# PROBLEM TO SOLVE
Count the lines in the material below that contain the string "crop". Reply with only the number.

# DATASET RECORDS
<<<<

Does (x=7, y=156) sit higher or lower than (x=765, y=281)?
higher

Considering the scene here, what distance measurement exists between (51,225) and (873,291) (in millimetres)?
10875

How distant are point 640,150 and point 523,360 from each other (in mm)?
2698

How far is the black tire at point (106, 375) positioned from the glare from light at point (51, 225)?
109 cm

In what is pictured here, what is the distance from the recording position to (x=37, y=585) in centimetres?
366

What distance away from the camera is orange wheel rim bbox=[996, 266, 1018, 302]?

>>>>
<<<<

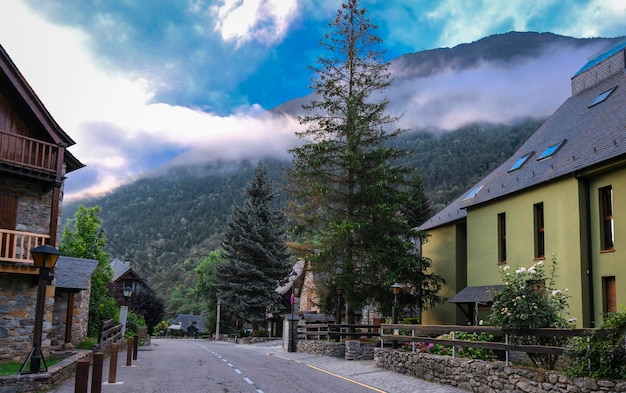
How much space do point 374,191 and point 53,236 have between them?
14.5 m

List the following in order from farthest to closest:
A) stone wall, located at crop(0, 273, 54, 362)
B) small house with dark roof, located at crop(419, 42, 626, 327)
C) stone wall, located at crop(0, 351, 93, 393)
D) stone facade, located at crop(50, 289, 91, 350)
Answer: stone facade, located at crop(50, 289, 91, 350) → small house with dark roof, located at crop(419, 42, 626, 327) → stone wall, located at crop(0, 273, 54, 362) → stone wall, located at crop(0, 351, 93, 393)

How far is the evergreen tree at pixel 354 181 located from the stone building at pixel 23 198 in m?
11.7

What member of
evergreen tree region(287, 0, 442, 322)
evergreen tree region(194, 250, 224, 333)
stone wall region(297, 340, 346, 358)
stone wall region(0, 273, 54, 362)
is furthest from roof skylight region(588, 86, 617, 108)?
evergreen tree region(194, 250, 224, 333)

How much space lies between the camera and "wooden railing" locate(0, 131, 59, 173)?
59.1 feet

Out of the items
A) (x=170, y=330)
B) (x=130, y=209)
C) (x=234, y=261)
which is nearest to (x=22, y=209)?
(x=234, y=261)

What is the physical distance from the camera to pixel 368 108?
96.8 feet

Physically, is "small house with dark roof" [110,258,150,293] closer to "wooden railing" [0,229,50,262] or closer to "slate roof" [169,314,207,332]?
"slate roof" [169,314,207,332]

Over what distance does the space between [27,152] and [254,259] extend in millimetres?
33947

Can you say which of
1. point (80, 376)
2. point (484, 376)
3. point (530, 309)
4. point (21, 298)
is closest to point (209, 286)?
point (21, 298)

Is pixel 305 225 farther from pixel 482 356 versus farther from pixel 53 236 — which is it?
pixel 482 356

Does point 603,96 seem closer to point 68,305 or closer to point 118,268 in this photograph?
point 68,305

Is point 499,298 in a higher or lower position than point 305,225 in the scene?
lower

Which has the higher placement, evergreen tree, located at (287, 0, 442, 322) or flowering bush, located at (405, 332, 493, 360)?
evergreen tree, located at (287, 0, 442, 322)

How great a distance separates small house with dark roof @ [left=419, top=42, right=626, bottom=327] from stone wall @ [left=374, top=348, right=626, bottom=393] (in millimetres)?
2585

>>>>
<<<<

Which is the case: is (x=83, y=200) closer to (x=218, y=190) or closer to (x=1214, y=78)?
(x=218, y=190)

>>>>

# RESPONSE TO THE TASK
5